Because implementation of the FSB's proposals will make it easier to impose losses on unsecured and uninsured creditors of large, globally interconnected banks (e.g., burden sharing), the announcements are credit negative for senior creditors of such banks, Alain Laurin, Senior Vice President at Moody's, said in a note.
The endorsement at the summit for the Basel III proposals and FSB will likely improve the soundness of banks, Laurin added.
This is positive for creditors and partially offsets the negative implications of the drive towards 'burden sharing.'
Efforts are being made in several jurisdictions to facilitate an orderly wind-down of SIFIs and to impose losses on debt holders of SIFIs that need government support.
The failure of the SIFIs could destabilize the financial system.
Member countries of the G20 were expected to come up with rules to regulate these banks that are too big to fail during the recent summit at Seoul. However, the G20 failed to agree on detailed rules for dealing with these banks.
The G20 tasked the Basel Committee on Banking Supervision to complete a study on additional loss-absorption requirements for SIFIs, Laurin said.
The agenda endorsed by the G20 Summit in Seoul is far reaching.
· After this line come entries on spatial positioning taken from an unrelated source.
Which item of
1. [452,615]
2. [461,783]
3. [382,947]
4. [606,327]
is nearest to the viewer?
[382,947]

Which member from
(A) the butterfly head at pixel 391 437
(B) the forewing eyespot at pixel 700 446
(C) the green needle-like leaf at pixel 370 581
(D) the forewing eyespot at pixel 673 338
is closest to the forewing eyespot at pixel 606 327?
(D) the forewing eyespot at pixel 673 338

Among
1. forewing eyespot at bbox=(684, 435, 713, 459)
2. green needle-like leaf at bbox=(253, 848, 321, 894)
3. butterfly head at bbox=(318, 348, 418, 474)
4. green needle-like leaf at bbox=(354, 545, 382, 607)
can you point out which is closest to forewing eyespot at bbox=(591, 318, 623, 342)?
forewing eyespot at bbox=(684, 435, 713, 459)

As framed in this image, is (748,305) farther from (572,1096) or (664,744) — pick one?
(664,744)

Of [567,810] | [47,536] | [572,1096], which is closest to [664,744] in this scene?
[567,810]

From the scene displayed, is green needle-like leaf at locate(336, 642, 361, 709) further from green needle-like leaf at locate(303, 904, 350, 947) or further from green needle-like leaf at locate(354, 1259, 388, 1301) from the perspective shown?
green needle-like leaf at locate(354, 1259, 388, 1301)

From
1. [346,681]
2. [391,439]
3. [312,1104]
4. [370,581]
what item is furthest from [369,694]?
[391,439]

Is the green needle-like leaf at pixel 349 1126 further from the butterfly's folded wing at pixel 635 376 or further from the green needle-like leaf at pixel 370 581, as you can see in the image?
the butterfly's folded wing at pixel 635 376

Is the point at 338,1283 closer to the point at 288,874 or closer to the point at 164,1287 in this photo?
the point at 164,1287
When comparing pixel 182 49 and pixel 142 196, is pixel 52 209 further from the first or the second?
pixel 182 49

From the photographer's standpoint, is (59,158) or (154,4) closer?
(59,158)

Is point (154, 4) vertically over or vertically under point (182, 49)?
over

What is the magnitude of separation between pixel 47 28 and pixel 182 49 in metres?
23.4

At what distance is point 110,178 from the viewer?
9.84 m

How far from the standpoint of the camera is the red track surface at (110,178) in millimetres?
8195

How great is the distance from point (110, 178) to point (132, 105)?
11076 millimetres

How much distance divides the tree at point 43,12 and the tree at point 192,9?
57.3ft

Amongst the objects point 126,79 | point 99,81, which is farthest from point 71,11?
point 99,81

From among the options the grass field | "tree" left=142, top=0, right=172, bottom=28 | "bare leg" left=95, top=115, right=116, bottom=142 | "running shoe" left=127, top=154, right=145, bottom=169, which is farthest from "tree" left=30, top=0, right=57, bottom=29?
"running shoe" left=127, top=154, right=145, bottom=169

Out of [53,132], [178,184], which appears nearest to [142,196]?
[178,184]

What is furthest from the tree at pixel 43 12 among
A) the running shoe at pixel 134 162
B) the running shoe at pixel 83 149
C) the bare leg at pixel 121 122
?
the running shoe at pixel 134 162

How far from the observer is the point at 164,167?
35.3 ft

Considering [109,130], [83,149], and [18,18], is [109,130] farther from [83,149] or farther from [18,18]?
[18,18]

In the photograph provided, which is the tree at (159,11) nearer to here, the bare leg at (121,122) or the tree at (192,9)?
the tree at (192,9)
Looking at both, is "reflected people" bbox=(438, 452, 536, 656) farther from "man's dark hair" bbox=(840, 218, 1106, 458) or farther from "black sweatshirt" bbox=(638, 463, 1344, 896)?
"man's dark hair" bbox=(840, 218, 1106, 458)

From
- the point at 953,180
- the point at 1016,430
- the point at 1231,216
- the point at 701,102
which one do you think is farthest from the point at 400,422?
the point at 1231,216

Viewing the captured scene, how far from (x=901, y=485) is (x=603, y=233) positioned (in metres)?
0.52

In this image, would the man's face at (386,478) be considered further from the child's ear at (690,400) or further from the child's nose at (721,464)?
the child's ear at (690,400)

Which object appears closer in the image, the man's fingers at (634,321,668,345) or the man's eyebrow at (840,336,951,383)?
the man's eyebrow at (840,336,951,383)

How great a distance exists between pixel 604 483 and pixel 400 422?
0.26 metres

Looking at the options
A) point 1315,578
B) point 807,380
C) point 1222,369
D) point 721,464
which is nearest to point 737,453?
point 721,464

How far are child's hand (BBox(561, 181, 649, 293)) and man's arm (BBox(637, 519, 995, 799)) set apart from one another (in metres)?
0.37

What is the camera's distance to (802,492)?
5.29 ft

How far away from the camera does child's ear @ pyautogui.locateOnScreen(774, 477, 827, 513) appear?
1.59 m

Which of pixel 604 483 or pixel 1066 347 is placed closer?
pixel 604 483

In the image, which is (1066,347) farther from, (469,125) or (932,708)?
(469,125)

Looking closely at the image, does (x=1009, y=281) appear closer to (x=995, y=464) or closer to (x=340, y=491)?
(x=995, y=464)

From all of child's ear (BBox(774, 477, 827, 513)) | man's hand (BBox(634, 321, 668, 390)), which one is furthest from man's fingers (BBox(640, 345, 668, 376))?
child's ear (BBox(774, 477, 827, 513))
We expect banking industry resistance to the FSB proposals, as banks already face stricter capital and liquidity requirements from Basel III, he added, stating it remains to be seen whether the member countries will be able to convert the agenda to action.
The targets endorsed by the G20 group support Moody's view that the 'extraordinary levels of systemic support SIFIs and their creditors received during the financial crisis will decline.